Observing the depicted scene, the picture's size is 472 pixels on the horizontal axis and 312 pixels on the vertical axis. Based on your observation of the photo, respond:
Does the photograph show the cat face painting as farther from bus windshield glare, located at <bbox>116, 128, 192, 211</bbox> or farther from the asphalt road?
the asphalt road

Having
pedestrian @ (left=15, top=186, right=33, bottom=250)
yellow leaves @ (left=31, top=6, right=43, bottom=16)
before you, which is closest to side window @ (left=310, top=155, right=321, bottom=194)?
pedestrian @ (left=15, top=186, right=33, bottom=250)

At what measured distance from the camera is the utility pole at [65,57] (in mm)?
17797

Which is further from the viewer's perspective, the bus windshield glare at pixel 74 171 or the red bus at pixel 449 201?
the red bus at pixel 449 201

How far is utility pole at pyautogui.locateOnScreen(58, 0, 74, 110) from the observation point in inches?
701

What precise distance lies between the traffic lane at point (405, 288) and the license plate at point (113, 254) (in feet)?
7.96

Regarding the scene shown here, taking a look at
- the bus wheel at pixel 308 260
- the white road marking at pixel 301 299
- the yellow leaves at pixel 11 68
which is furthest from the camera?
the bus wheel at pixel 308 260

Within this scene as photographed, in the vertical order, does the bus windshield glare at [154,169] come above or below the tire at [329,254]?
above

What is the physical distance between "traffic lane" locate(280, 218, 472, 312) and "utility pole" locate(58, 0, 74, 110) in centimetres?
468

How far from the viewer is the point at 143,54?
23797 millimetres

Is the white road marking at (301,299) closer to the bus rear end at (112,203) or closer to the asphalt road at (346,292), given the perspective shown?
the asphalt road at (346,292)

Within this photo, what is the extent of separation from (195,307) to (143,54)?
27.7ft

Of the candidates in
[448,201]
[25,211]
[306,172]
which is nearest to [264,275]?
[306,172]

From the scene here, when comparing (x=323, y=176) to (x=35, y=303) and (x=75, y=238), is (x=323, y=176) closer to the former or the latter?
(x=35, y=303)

------------

Return all of the entries above line for line, with no changes of any kind.

Observing the depicted scene, the picture's size is 472 pixels on the horizontal axis and 312 pixels on the vertical axis. Based on your observation of the photo, respond:
Does the photograph show the cat face painting as farther from bus windshield glare, located at <bbox>116, 128, 192, 211</bbox> or farther from the asphalt road?
the asphalt road

Having
pedestrian @ (left=15, top=186, right=33, bottom=250)
yellow leaves @ (left=31, top=6, right=43, bottom=16)
before you, which is closest to side window @ (left=310, top=155, right=321, bottom=194)?
pedestrian @ (left=15, top=186, right=33, bottom=250)

At what measured distance from the camera is the utility pole at [65,57] (in mm)?
17797

Which is further from the viewer's perspective, the bus windshield glare at pixel 74 171 or the red bus at pixel 449 201?
the red bus at pixel 449 201

How far is utility pole at pyautogui.locateOnScreen(58, 0, 74, 110) from the observation point in inches?
701

What precise distance lies between the traffic lane at point (405, 288) and the license plate at point (113, 254) (in feet)?
7.96

Regarding the scene shown here, taking a look at
- the bus wheel at pixel 308 260
- the white road marking at pixel 301 299
- the yellow leaves at pixel 11 68
which is furthest from the camera?
the bus wheel at pixel 308 260

Within this scene as photographed, in the vertical order, does the bus windshield glare at [154,169] come above or below the tire at [329,254]?
above

What is the physical distance between "traffic lane" locate(280, 218, 472, 312) and "utility pole" locate(58, 0, 74, 110) in centimetres?
468

How far from the viewer is the point at 143,54?
23797 millimetres

Is the white road marking at (301,299) closer to the bus rear end at (112,203) or closer to the asphalt road at (346,292), given the perspective shown?
the asphalt road at (346,292)

Within this photo, what is the extent of separation from (195,307) to (143,54)?
27.7ft

Of the candidates in
[448,201]
[25,211]
[306,172]
which is nearest to [264,275]?
[306,172]

From the scene here, when comparing (x=323, y=176) to (x=35, y=303) and (x=75, y=238), is (x=323, y=176) closer to the former or the latter?
(x=35, y=303)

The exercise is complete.